Sutini, salah satu petani sayuran, mengaku memanfaatkan lahan pekarangan untuk bertani. Sejumlah tanaman yang dibudidayakan, di antaranya kacang tanah, singkong, sawi, seledri, jagung manis serta sejumlah tanaman bumbu. Juga sejumlah tanaman lain, berupa pepaya, pisang serta buah jeruk.
Berbagai jenis tanaman sayuran tersebut masih bisa dibudidayakan, memanfaatkan saluran irigasi dari saluran irigasi. Saat musim kemarau, petani juga masih bisa melakukan penanaman, karena air irigasi masih bisa memasok air.
Saat musim kemarau, ia bahkan bisa menanam sayuran, meski harus rajin melakukan penyiraman. Selain memanfaatkan lahan pekarangan, bantaran saluran irigasi juga masih bisa dimanfaatkan.
“Keberadaan saluran irigasi yang sudah puluhan tahun dipertahankan menjadi harapan bagi petani untuk masih tetap melakukan budi daya komoditas pertanian,” beber Sutini.
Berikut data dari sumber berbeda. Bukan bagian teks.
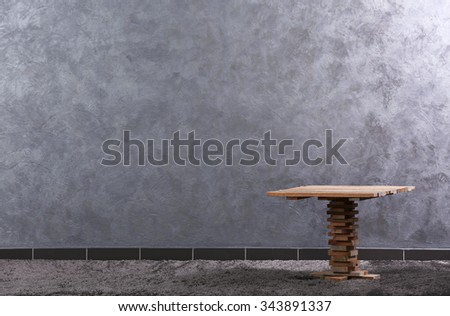 Small wooden table on grey wall background - stock photo
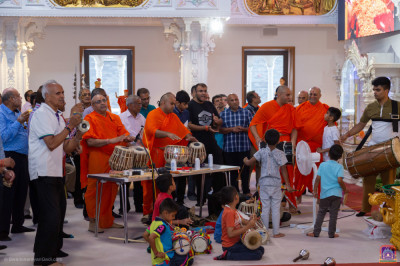 Sants and disciples perform on various percussion instruments accompanying the dhoon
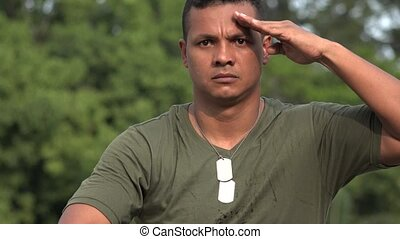 Hispanic Male Soldier Saluting
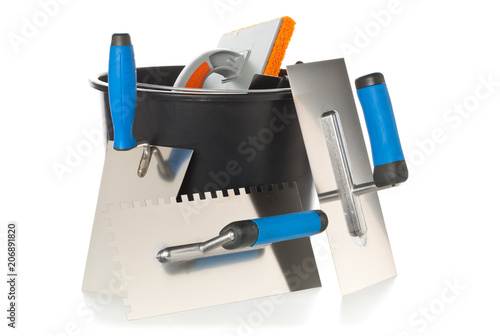 Masonry tools - trowels, notched trowel and mortar bucket - on white Canvas Print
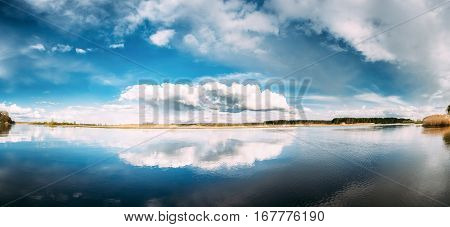 Panorama Of River Or Lake Landscape With Reflections Of Cloudy Sky In Water. Ripple Surface Of Calm Water At Evening Or Morning Time. Forest On Other Side. Nature Of Eastern Europe
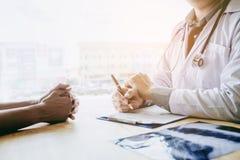 Os doutores e os pacientes sentam-se e falam-se Na tabela perto da janela imagem de stock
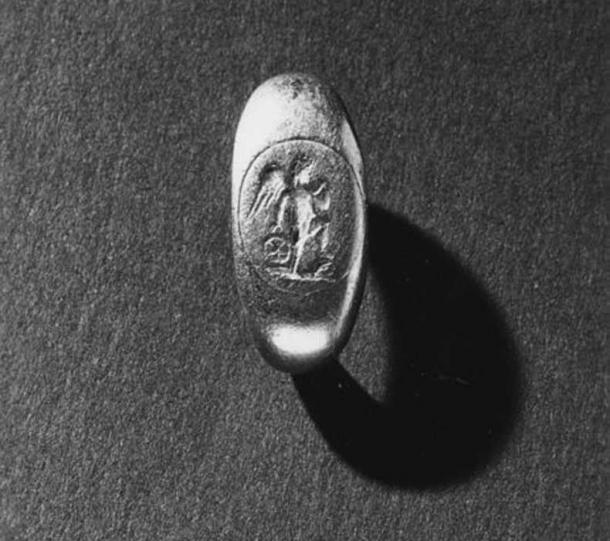 """A Roman gold ring from the 3rd century AD depicting the figure of Cupid (""""desire"""" –god of love) holding a ball, one leg on a rock. Walters Art Museum."""
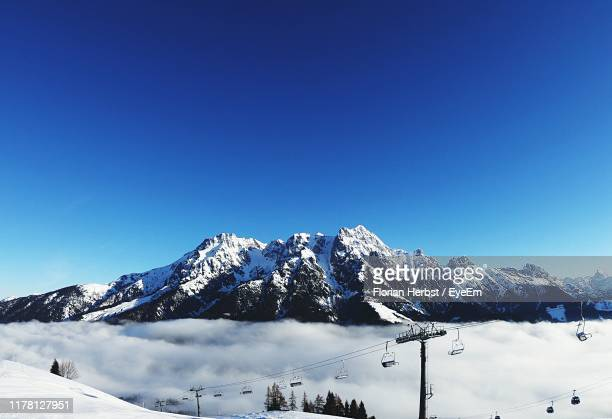 scenic view of snowcapped mountains against clear blue sky - leogang stock pictures, royalty-free photos & images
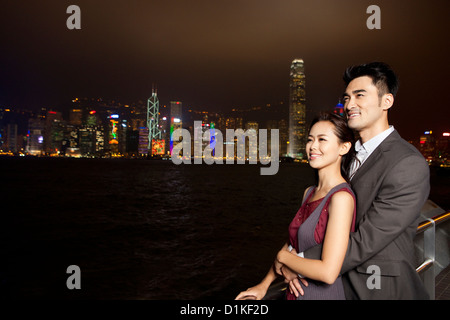 Happy young couple appréciant la vue de nuit sur le port de Victoria, Hong Kong Banque D'Images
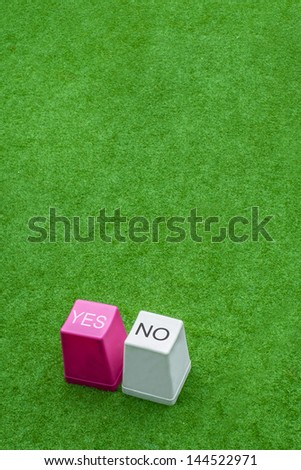 Yes and No buttons from keyboard on fake grass - stock photo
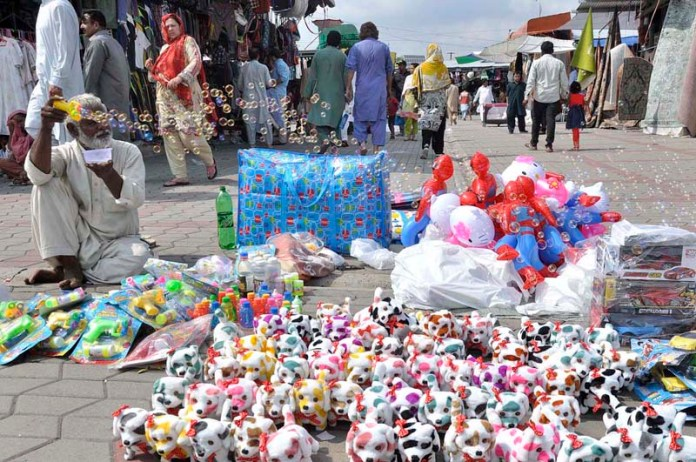 ISLAMABAD: September 06 – A vendor displayed colourful toys to attract the customers in weekly Bazaar in the federal capital. APP photo by Saleem Rana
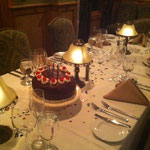 A birthday celebration for a guest in the restaurant - Chef's homemade black forest cake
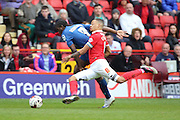 Charlton Athletic midfielder and captain, Jordan Cousins (8) battling for ball with Birmingham City striker, Clayton Donaldson (9) during the Sky Bet Championship match between Charlton Athletic and Birmingham City at The Valley, London, England on 2 April 2016. Photo by Matthew Redman.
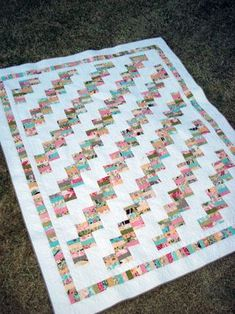 cute scrappy quilt - bricks of solid and strips ... free pattern from Miss Rosie's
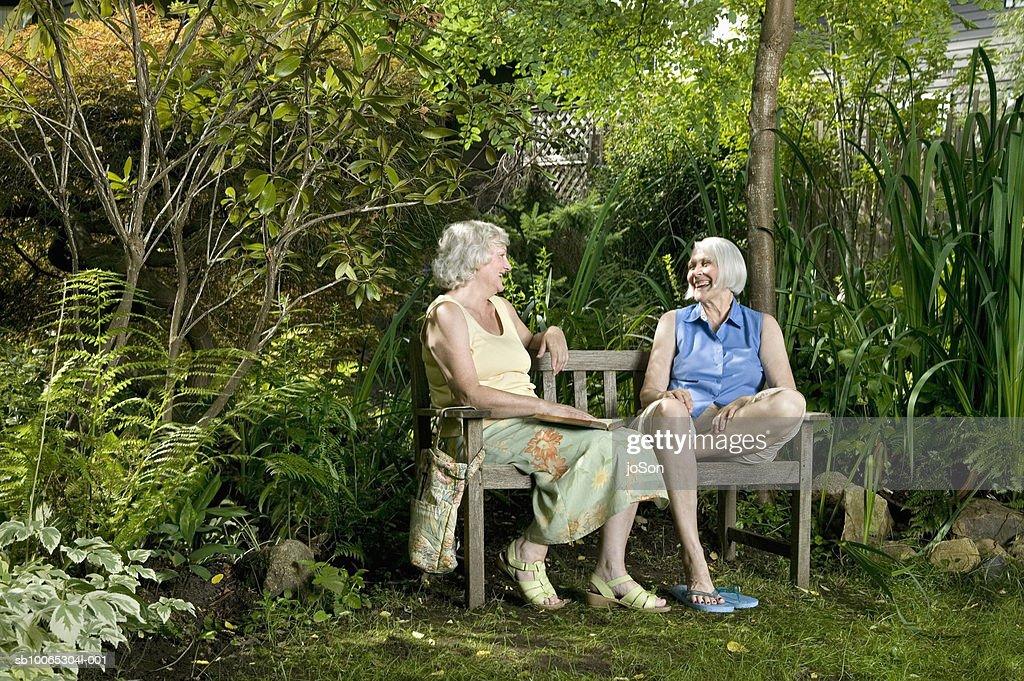 Two senior women sitting on garden bench talking : Foto stock
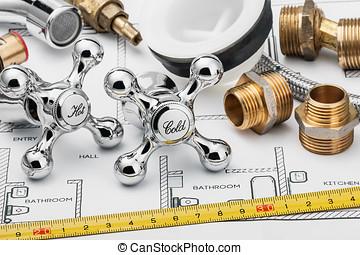plumbing and tools lying on drawing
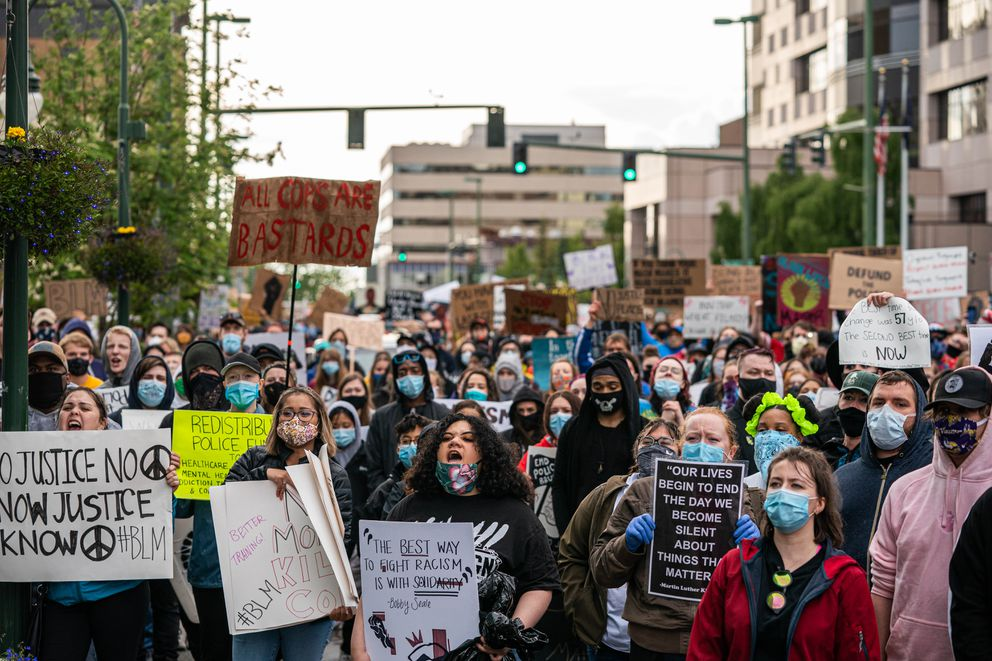 A large crowd protests in front of the Anchorage Police Department headquarters on Saturday. (Loren Holmes / ADN)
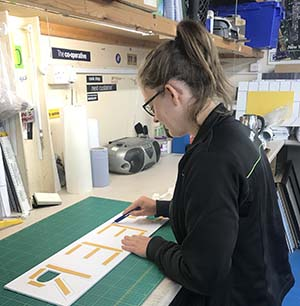 Sophie Mead preparing signage for a Central England Co-op project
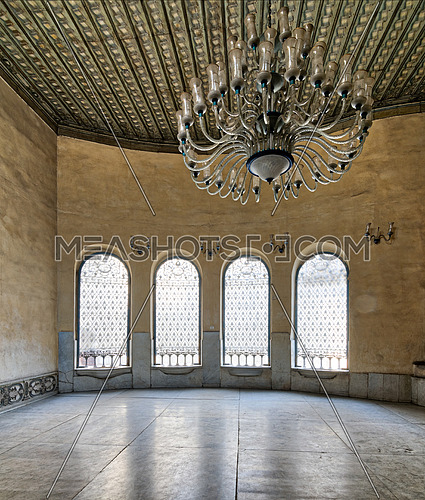 Interior of Sabil (Place providing free drinking water to pedestrians and animals in old Egypt) with iron ornate windows, white marble floor, and huge chandelier. part of the mosque of Soliman Agha El-Selehdar, Cairo, Egypt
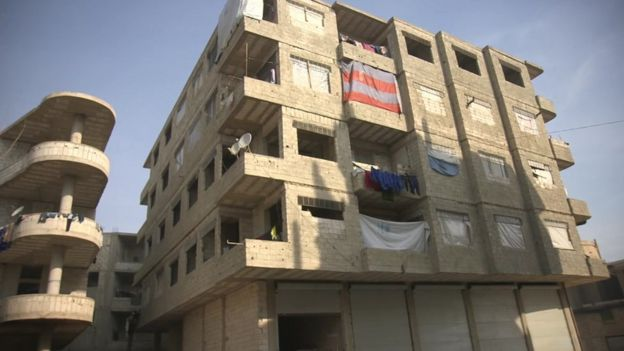 Unfinished building where he lives with his family in Jaramana, on the outskirts of the Syrian capital Damascus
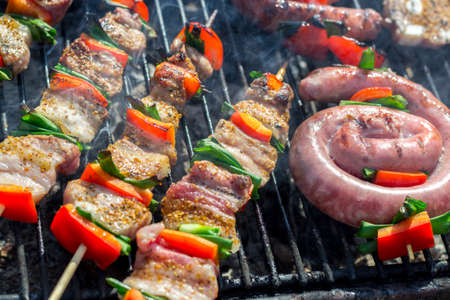 Close-up van heerlijke kip op houten scheef met verse groenten, knoflook, paprika gebakken op mangal barbecuegrill en rook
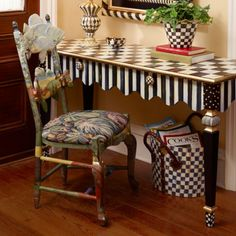 Standout style. Courtly Checks® and Courtly Stripes, rich with texture and infused with color, as only our artisans can do. The beautifully proportioned Courtly Stripe Console Table features a graceful scalloped-edge apron, corner blocks studded with gold beads, and carved legs that offer our artisans a chance to play with solids, stripes, and dots. The cleverly disguised drawers are opened with handcrafted Courtly Check® ceramic knobs. Handcrafted in Aurora.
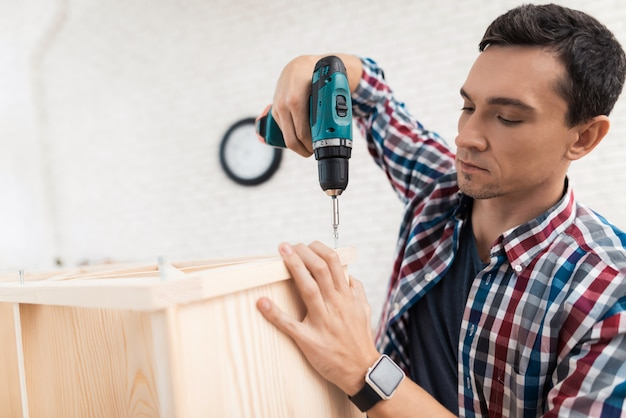 Young man uses tools for furniture.
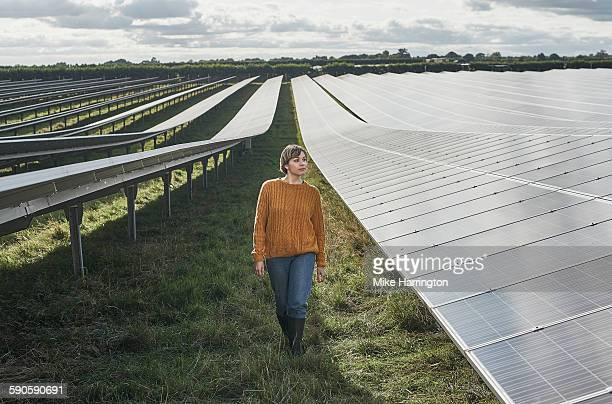 Female farmer walking through solar farm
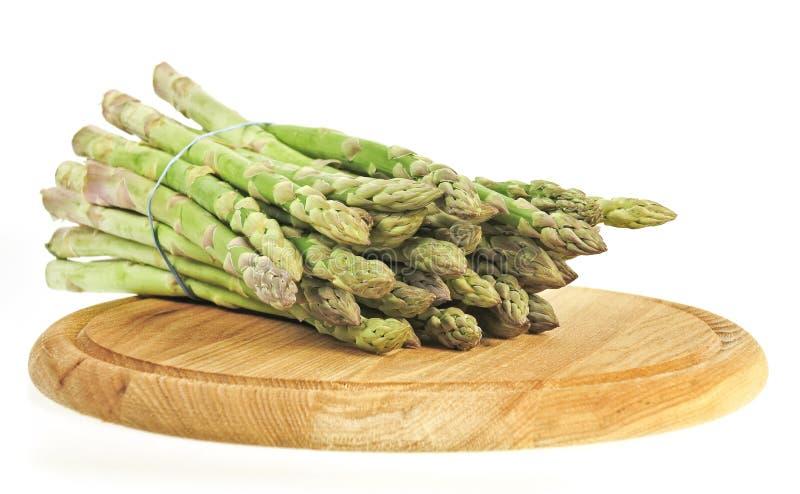 доска спаржи прерывая vegetable деревянное стоковые изображения rf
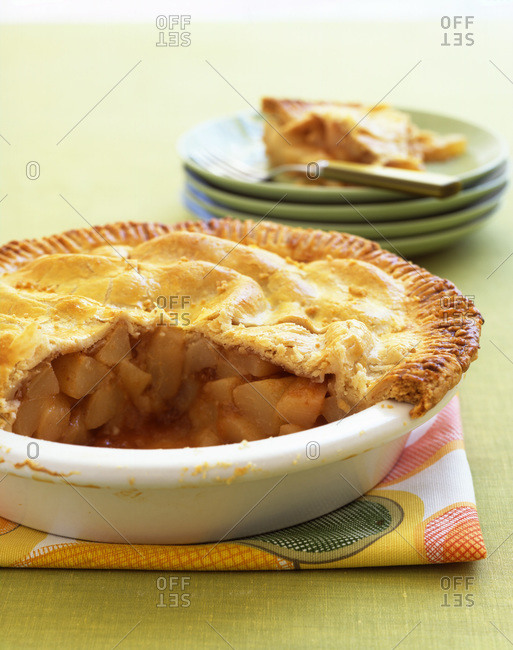 Homemade apple pie in a white tart dish.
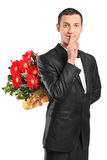 Handsome male hiding a bouquet of flowers. And gesturing silence isolated on white background Stock Photography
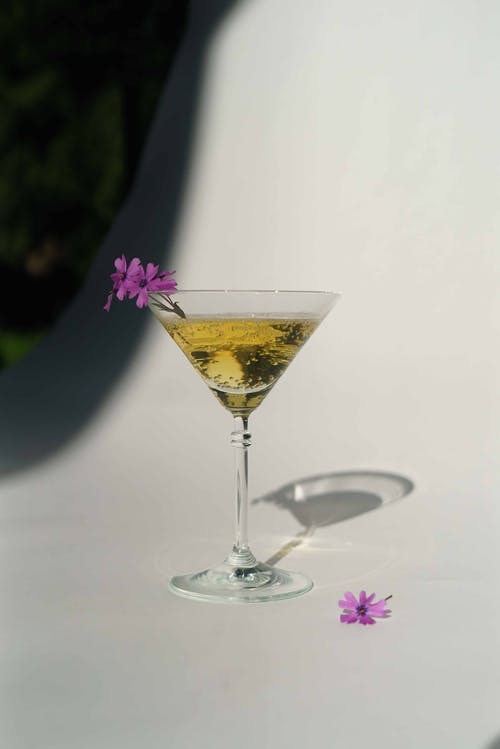 Crystal glass with alcoholic sparkling drink and delicate purple flowers placed on white background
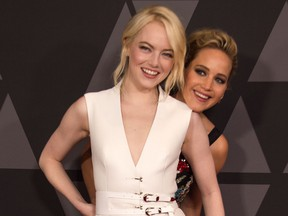 Actresses Emma Stone (L) and Jennifer Lawrence attend the 2017 Governors Awards, on November 11, 2017, in Hollywood, California.    (VALERIE MACON/AFP/Getty Images)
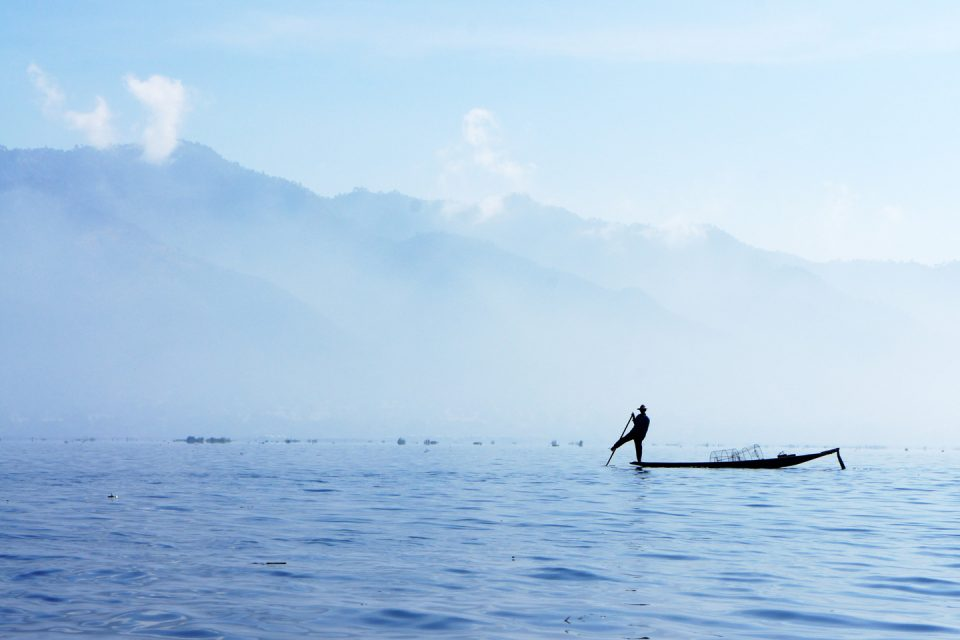 Fisherman on a boat in Lake Inle in Myanmar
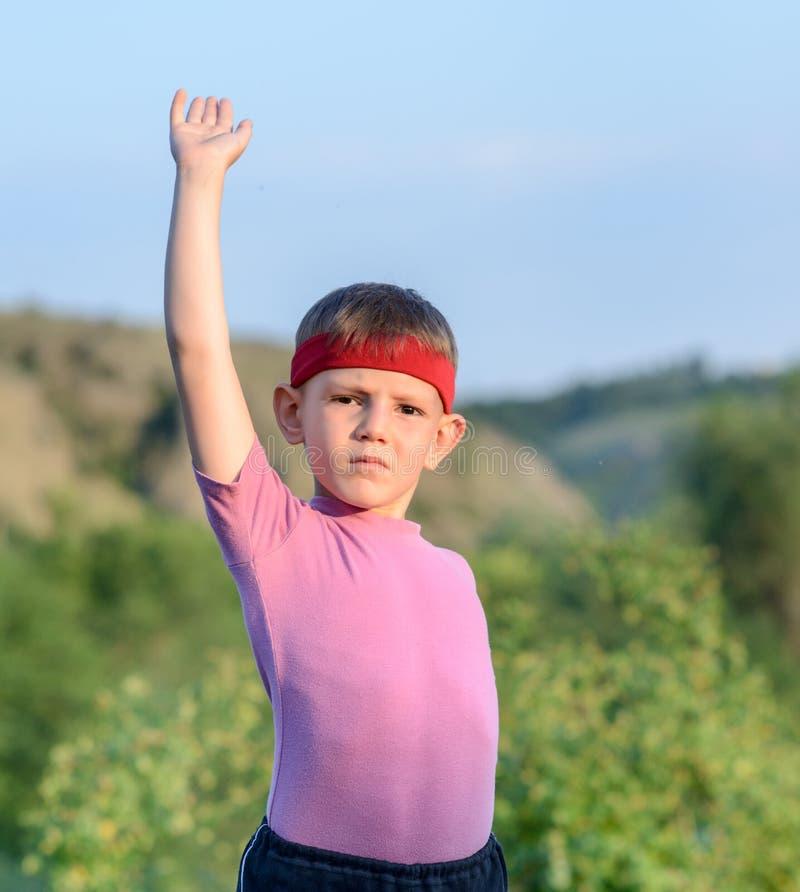 Giovane ragazzo con la fascia che alza il suo un braccio fotografia stock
Sutini juga menyebut, saat mendekati bulan Ramadan, ia memastikan kebutuhan akan sayuran mulai meningkat. Ia bahkan mulai melakukan penanaman bawang merah yang harganya mulai melambung tinggi.
Melalui keberadaan saluran irigasi tersebut, ia memastikan petani masih bisa melakukan penanaman berbagai jenis sayuran. Saluran irigasi ikut mendukung penanaman rumput pakan ternak, seperti odot serta rumput gajahan.
Keberadaan saluran irigasi selain untuk lahan pertanian, sekaligus mendukung usaha bagi petani yang sebagian merupakan peternak.
Pemanfaatan saluran irigasi yang baik, diakuinya bisa digunakan untuk menghasilkan sayuran untuk dijual di pasar, sebagai penghasilan ekonomi.